Metal–ligand complex copolymer as photocurable antimicrobial coatings for infection-resistant surface

Photografting coating is capable of introducing a potent functionality to the interface of inert materials e.g. antimicrobial, antioxidant, and antifouling. In this context, a curable ligand copolymer coating was synthesized using surfactant-free emulsion polymerization to realize an infection-resistant surface on an inert substrate. Accordingly, an l-lysine derivative was adapted to synthesize a curable ligand copolymer. The existence of butyl acrylate and 4-benzoylphenyl methacrylate in the copolymer with nitrilotriacetic acid ligand moiety imparted one-step ultraviolet-curable coating via a short process of UV irradiation (365 nm, 90 s).

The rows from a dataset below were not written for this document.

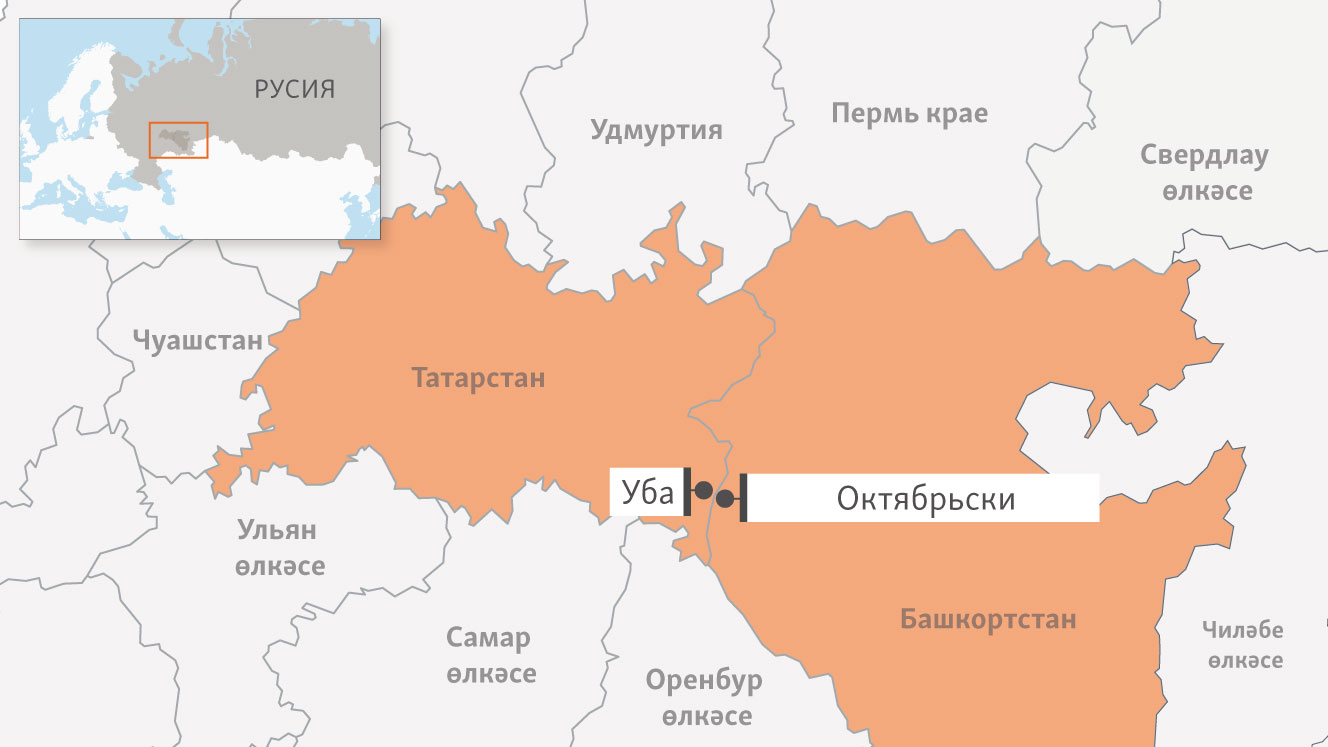 РУСИЯ

Удмуртия

Пермь крае

Свердлау өлкәсе

Чуашстан

Татарстан

Уба

Октябрьски

Ульян өлкәсе

Самар өлкәсе

Оренбур өлкәсе

Башкортстан

Чиләбе өлкәсе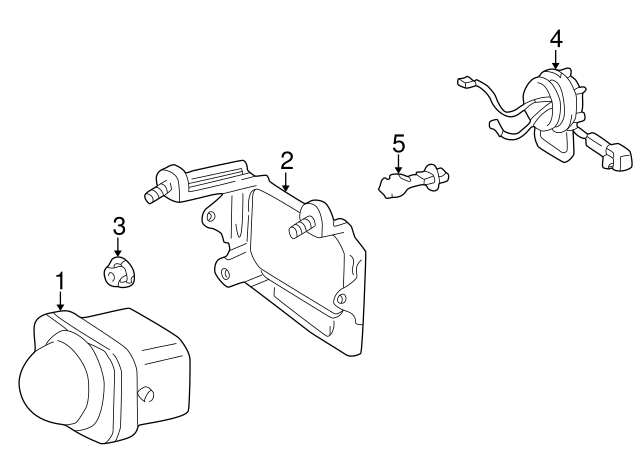 4
5
2
3
1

Subsequently, the metal ions (Zn²⁺ and Cu²⁺) were successfully coordinated on the ligand film, and the metal–ligand complex structure was fabricated on the PP film surface, which enabled the feature of infection-resistance against Escherichia coli (99.91 ± 5.4%) and Staphylococcus aureus (99.11 ± 3.1%). The chemistry and microstructural characterization of the metal–ligand complex film indicated the existence of a ligand copolymer with a breath-figure-array morphology and high wettability. Moreover, X-ray photoelectron spectroscopy detected changes in the peak intensity and peak shifts, which indicate the successful coordination of the metal ligands on the solid substrate. As this ligand copolymer can be produced via an industrial scalable method, it can be applied as an infection-resistant coating for various purposes such as packaging, cosmetics, and biomedical applications.